RankDisco Troubleshooting Guide
This guide covers common issues, error messages, and step-by-step resolution procedures for RankDisco operations.
Table of Contents
- Common Issues
- Classification Failures
- Queue Issues
- Workflow Failures
- API Errors
- Performance Issues
- Cost Overruns
- Debug Endpoints
- Logging
- Escalation Path
Common Issues
1. Domain Onboarding Stuck in "Pending" State
Symptoms:
- Domain shows
onboard_status = 'pending'for extended period - No backlinks or keywords appearing
Error Messages:
[domain-onboard] DRAIN_MODE active, delaying messages
[domain-onboard] Workflow failed, falling back to queue
Resolution:
-
Check if DRAIN_MODE is enabled:
curl https://<worker>/api/admin/queues/status -
Verify workflow binding exists in
wrangler.toml:[[workflows]]
name = "domain-onboard"
binding = "DOMAIN_ONBOARD_WORKFLOW" -
Force restart the onboarding:
curl -X POST https://<worker>/api/admin/domains/onboard \
-H "Content-Type: application/json" \
-d '{"domain": "example.com"}' -
Check workflow status:
curl https://<worker>/api/admin/workflow/domain-onboard/<workflow_id>
2. URLs Not Classifying
Symptoms:
- URLs have
page_type = NULL classification_source = 'skipped_domain_unavailable'
Error Messages:
[url-classify] URL not found in database: https://... - will retry
[url-classify] Giving up on classify_url after 3 attempts
Resolution:
-
Check for race conditions (URL not yet in DB when classification queued):
curl -X POST https://<worker>/api/admin/domains/queue-classification \
-H "Content-Type: application/json" \
-d '{"domain": "example.com", "limit": 100}' -
Force reclassification:
curl -X POST https://<worker>/api/admin/domains/reclassify-all \
-H "Content-Type: application/json" \
-d '{"domain": "example.com", "page_type": null, "limit": 100}' -
Check classification failures:
curl https://<worker>/api/admin/domains/classification-failures
3. ClickHouse Connection Failures
Symptoms:
- Harvests complete but data not appearing in analytics
- Error logs showing connection timeouts
Error Messages:
ClickHouse connection failed: ECONNREFUSED
ClickHouse authentication failed
Resolution:
-
Verify ClickHouse connectivity:
curl https://<worker>/test/clickhouse -
Check credentials in Wrangler secrets:
wrangler secret list
# Verify: CLICKHOUSE_HOST, CLICKHOUSE_USER, CLICKHOUSE_PASSWORD, CLICKHOUSE_DATABASE -
Test direct connection:
curl "https://<CLICKHOUSE_HOST>:8443/?user=<USER>&password=<PASS>&database=<DB>&query=SELECT%201"
4. DataForSEO Rate Limits
Symptoms:
- Backlink/keyword fetches failing
- Costs spiking unexpectedly
Error Messages:
DataForSEO rate limit exceeded
DataForSEO API error: 429
Resolution:
-
Check current quotas:
curl https://<worker>/api/admin/costs -
Adjust rate limits in Wrangler vars:
[vars]
DATAFORSEO_LABS_LIMIT = "100"
DATAFORSEO_LABS_MAX_REQUESTS = "50" -
Reset budget tracking if stuck:
wrangler kv:key delete --binding=DFS_BUDGETS "daily_budget"

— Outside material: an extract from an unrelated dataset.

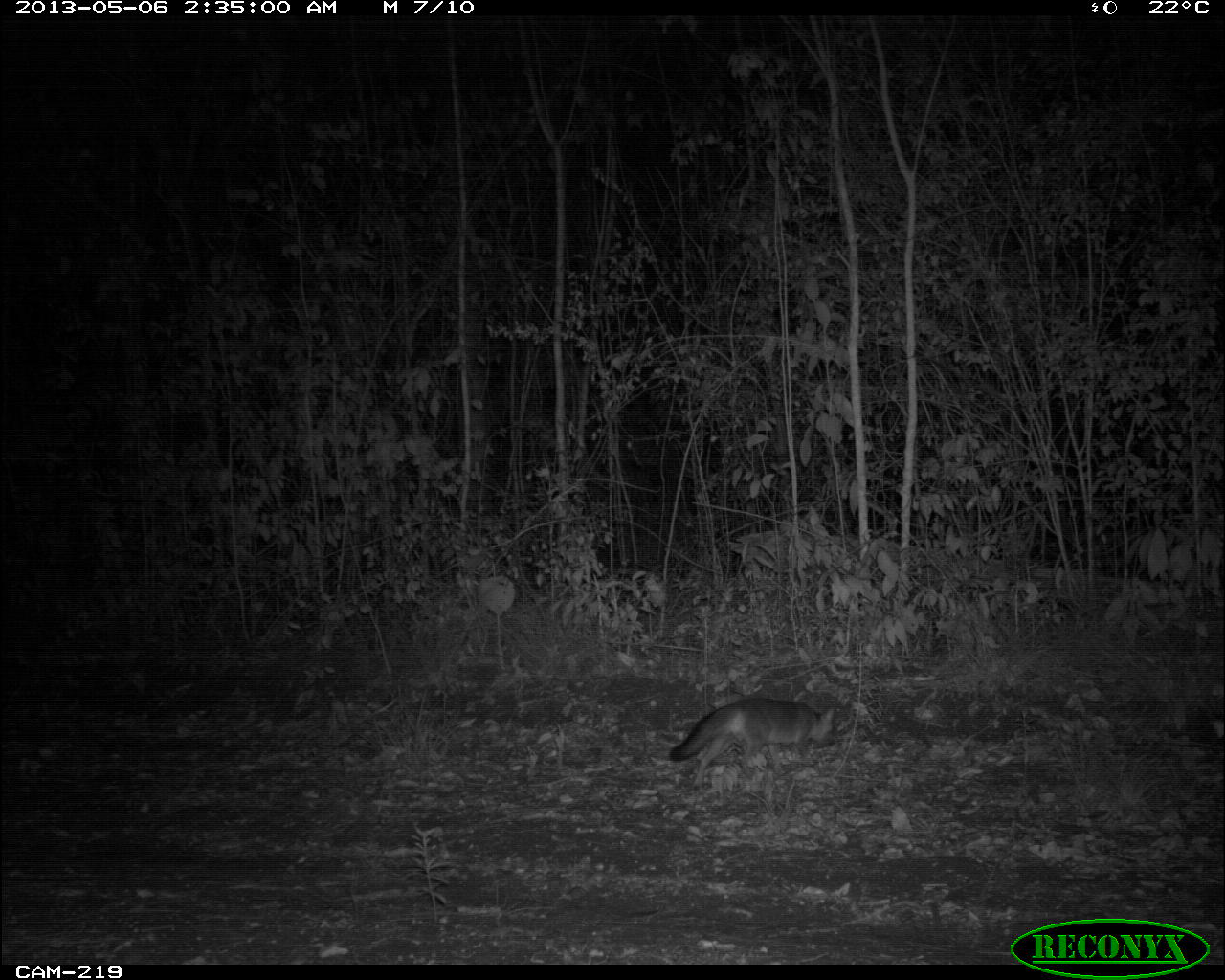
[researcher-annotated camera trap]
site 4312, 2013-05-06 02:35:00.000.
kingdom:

5. Apple iTunes Rate Limiting
Symptoms:
- App details failing to fetch
itms-appss://URLs appearing in logs
Error Messages:
[app-details] rate limited by iTunes API
iTunes returned 403/429 status
Resolution:
-
Verify ZenRows API key is set:
wrangler secret list | grep ZENROWS -
Check ZenRows quota:
curl https://<worker>/api/admin/costs/zenrows -
The worker automatically backs off - wait 30-60 minutes for recovery.
6. Cloudflare Images Upload Failures
Symptoms:
- Icons not uploading for apps/domains
- Original URLs used as fallback
Error Messages:
CF Images upload failed: 401 Unauthorized
CF Images: missing API token
Resolution:
-
Verify CF Images secrets:
wrangler secret list | grep CF_IMAGES
# Required: CF_IMAGES_ACCOUNT_ID, CF_IMAGES_API_TOKEN, CF_IMAGES_ACCOUNT_HASH -
Test the Images API directly:
curl -X POST "https://api.cloudflare.com/client/v4/accounts/<ACCOUNT_ID>/images/v1" \
-H "Authorization: Bearer <API_TOKEN>" \
-F "url=https://example.com/icon.png"
7. Vectorize Index Empty or Stale
Symptoms:
- Classification always falling through to LLM
- High LLM costs for common domains
Error Messages:
[vectorize] No matches found with score > 0.5
Vectorize index empty or unavailable
Resolution:
-
Check Vectorize stats:
curl https://<worker>/api/admin/classifier/stats -
Initialize seed examples:
curl -X POST https://<worker>/api/admin/classifier/init-vectorize -
Bulk load from classified domains:
curl -X POST https://<worker>/api/admin/classifier/bulk-load-vectorize?min_confidence=0.85&limit=1000
8. Workflow Timeout Errors
Symptoms:
- Workflows stuck in "running" state
- Operations timing out after 2 minutes
Error Messages:
Workflow still running after timeout
Workflow errored: Step execution exceeded timeout
Resolution:
-
Check workflow status:
curl https://<worker>/api/admin/workflow/<workflow-type>/<workflow-id> -
Workflows have built-in retry logic. Wait for automatic recovery.
-
For persistent failures, check if external APIs are down:
- DataForSEO status page
- Cloudflare status page
9. D1 Database Errors
Symptoms:
- Insert/update failures
- "Too many subrequests" errors
Error Messages:
D1_ERROR: too many subrequests
D1_ERROR: UNIQUE constraint failed
D1_ERROR: SQLITE_BUSY
Resolution:
-
Too many subrequests: Batch operations are limited to ~50 statements per batch. Check batch sizes in code.
-
UNIQUE constraint: Check for duplicate data:
SELECT url_hash, COUNT(*) FROM urls GROUP BY url_hash HAVING COUNT(*) > 1; -
SQLITE_BUSY: Reduce concurrent writes or implement backoff.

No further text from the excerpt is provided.